Susanne Petrosky, a young mother in Perkasie, Bucks County, had a similar experience
.Not long after she finished some antibiotics, her stomach started acting up.
After several weeks of not feeling right, she suddenly got extremely sick.
Petrosky says, "I couldn't get dressed, I couldn't take care of my children. I couldn't do anything."
In both cases, the culprit was c-diff, short for clostridium difficile.
About 3 per cent of people carry the bug without knowing it.
Normal intestinal bacteria usually keep c-diff in check.
But when antibiotics kill off those good bacteria, c-diff can take over.
It makes a toxin that poisons the intestinal wall.
And it hides in spores that can live for months.
C-diff infections used to be confined to hospitals or nursing homes.
But a nasty, new strain has emerged.
Dr. Jack Kelly, an infectious disease specialist at Abington Memorial Hospital, says, "The toxin, which is responsible for the tissue injury that we're seeing, produced a level 16 to 23, 25 fold."
Reports presented this month to the Infectious Disease Society call it "an alarming epidemic."
And C-diff is now attacking healthy young people outside hospitals.
Susanne's son later came down with C-diff, too, as did a guest at her Bucks County home.
It was an unwelcome milestone... the first community outbreak documented by the Centers for Disease Control.
Dr. Felicia Lewis, who tracks c-diff cases for the CDC and the Philadelphia Health Department, has discovered pregnant women run a slightly higher risk of infection. In fact, one in Philadelphia died in early 2006. She never had contact with a hospital or nursing home. It is possible she picked up C-diff in her doctor's office.
Others running a high risk of C-diff infections are people who use heartburn drugs called proton-pump inhibitors - such as Nexium, Prevacid, and Prilosec.
To protect yourself, thorough hand-washing at every bathroom visit is a must.
Also, don't take antibiotics unless you really need them.
Dr.

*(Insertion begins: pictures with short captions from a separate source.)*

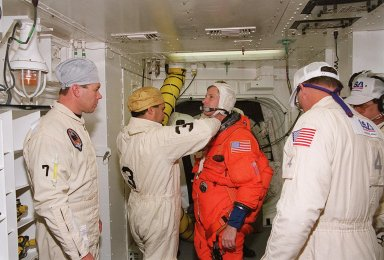 In the White Room at Launch Pad 39A, STS-98 Commander Ken Cockrell (center) gets help from the closeout crew with his launch and entry suit before entering Atlantis for a simulated launch countdown. The White Room is an environmental chamber at the end of the orbiter access arm that mates with the orbiter to allow personnel to enter the orbiter?s crew compartment. The STS-98 crew is taking part in Terminal Countdown Demonstration Test activities, which also include emergency egress training at the pad. STS-98 is the seventh construction flight to the International Space Station, carrying as payload the U.S. Lab Destiny, a key element in the construction of the ISS. Launch of STS-98 is scheduled for Jan. 19 at 2:11 a.m. EST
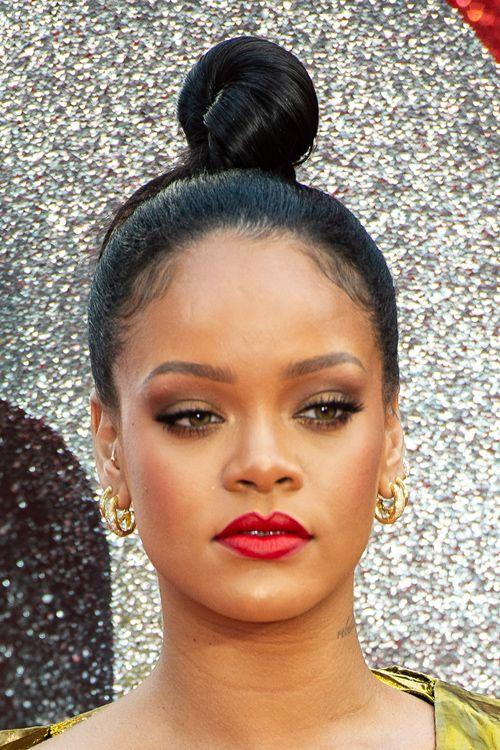 Rihanna Straight Dark Brown Bun Hairstyle Steal Her Style Rihanna Hairstyles Hair Styles Bun Hairstyles
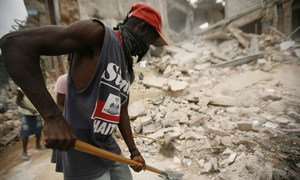 """A man employed through the """"Cash for Work"""" programme clears rubble from the streets of Carrefour-Feuilles, Haiti."""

Lewis says the fight against this new c-diff is just beginning. She says, "Until we know a little bit more about how the disease is contracted and spread in the community, we're not going to know how best to fix it."
The Parsons twins battled C-diff for more than a year, with repeated hospital stays. They finally recovered, but not until after a complex process of restoring their natural gut bacteria.
Susanne Petrosky spent days in the hospital, and months more taking stro
ng medications. Even now, she's not sure the C-diff is gone for good.